I guess the reason is I don't configure the AWS Credentials. But I don't know how to do it since it uses another use zeppelin
rather than ec2-user
. So how to grant AWS EMR access to S3.
Here are my tries and all failed:
- I followed instruction on https://docs.aws.amazon.com/cli/latest/userguide/cli-config-files.html and put these files in both hadoop and zeppelin
- Use .option("temporary_aws_access_key_id" and .option("temporary_aws_secret_access_key", to specify the keys when create the dataframe.
- option
forward_spark_s3_credentials
Hello @iShiBin,
We had a similar problem at work and fixed this editing the configurations.json
used by aws emr create-cluster
.
...
{
"Classification": "zeppelin-env",
"Properties": {
},
"Configurations": [
{
"Classification": "export",
"Properties": {
"ZEPPELIN_CLASSPATH": "$ZEPPELIN_CLASSPATH:/tmp/your-app.jar",
"CLASSPATH": "$CLASSPATH:/tmp/your-app.jar",
...
Hope it helps.
@mycaule I am not using it anymore, but I will give it a try if I will use it in the future. Thanks for the feedback though.

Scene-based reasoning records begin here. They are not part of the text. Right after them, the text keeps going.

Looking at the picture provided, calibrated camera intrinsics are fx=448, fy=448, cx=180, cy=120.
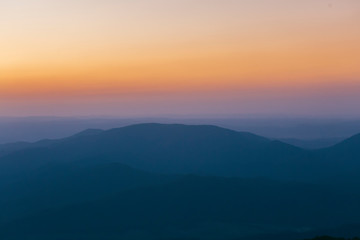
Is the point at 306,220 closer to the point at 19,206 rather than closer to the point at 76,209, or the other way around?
the point at 76,209

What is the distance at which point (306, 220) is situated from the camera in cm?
16200

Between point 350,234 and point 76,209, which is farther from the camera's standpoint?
point 76,209

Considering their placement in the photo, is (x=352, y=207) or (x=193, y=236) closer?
(x=193, y=236)

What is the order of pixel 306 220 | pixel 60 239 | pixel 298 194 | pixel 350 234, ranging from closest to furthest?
1. pixel 350 234
2. pixel 60 239
3. pixel 306 220
4. pixel 298 194

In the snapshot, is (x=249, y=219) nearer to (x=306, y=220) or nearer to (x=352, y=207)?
(x=306, y=220)

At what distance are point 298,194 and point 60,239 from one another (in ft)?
327

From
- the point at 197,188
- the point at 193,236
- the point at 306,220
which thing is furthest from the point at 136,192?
the point at 306,220

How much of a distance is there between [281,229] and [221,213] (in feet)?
92.8

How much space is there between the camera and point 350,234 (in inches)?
5433

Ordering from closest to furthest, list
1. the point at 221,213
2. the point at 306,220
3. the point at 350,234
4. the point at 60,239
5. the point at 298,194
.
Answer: the point at 350,234, the point at 60,239, the point at 306,220, the point at 221,213, the point at 298,194

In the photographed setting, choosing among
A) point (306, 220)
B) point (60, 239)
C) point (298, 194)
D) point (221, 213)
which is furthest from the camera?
point (298, 194)

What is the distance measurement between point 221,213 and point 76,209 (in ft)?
190

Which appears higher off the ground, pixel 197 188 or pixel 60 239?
pixel 197 188

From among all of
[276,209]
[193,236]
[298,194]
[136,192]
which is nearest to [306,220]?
[276,209]
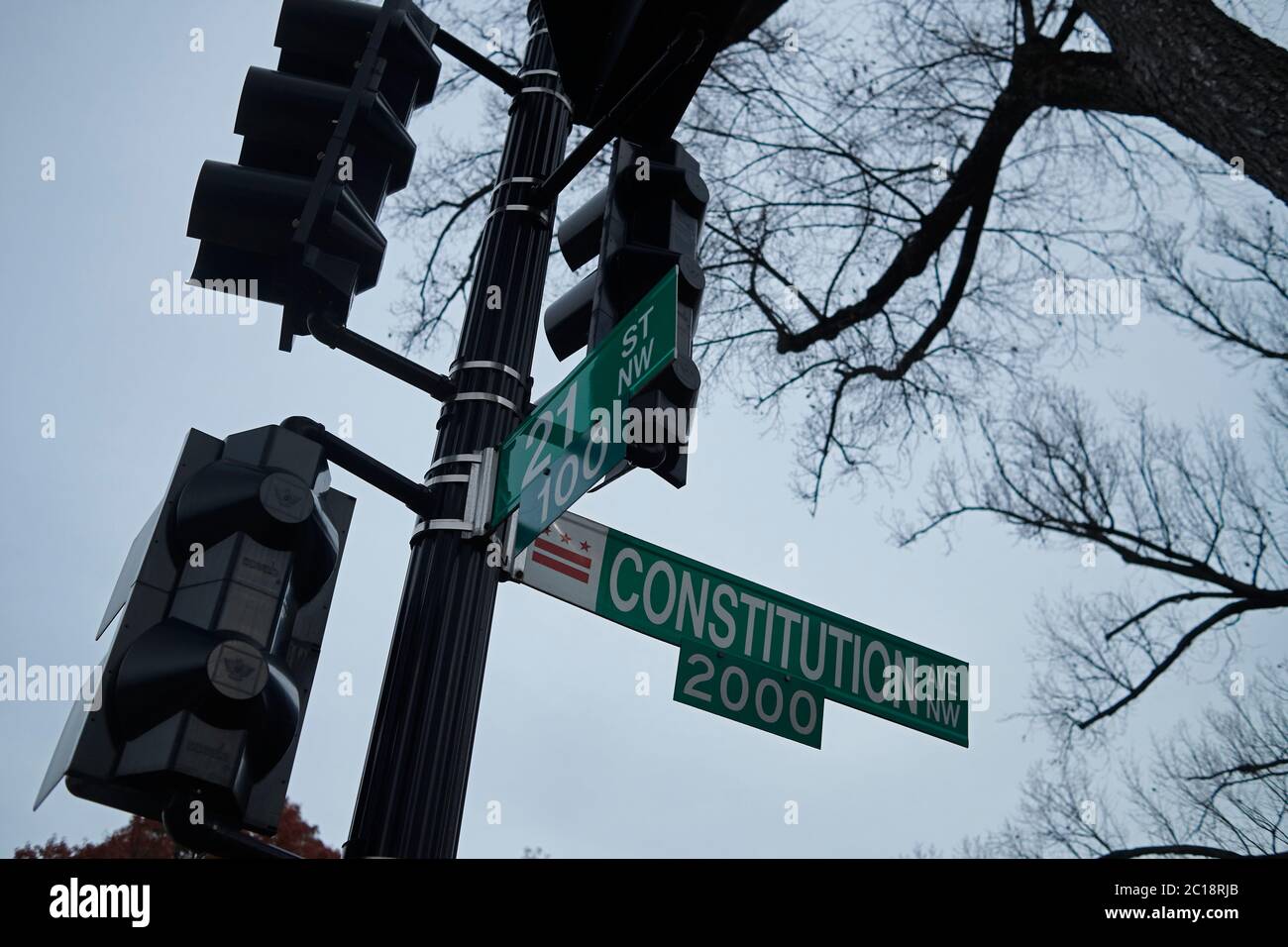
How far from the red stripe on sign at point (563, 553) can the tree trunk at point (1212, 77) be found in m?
3.57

Folks, did you ever discover the root cause of this? I am suffering the same issue now in an SBT project
It may be a problem with the classpath of the JAR you are generating. Here is another fix inside Zeppelin.
%dep
z.load(“/path/to/your/app.jar”)
Also please make sure your EC2 machine has sufficient IAM credentials to fetch data on S3.
Thanks for getting back to me. This is not a Zeppelin context, its a Scala SBT project
Make sur you use the latest version avec aws sdk and your code authenticating to their service is up to date too.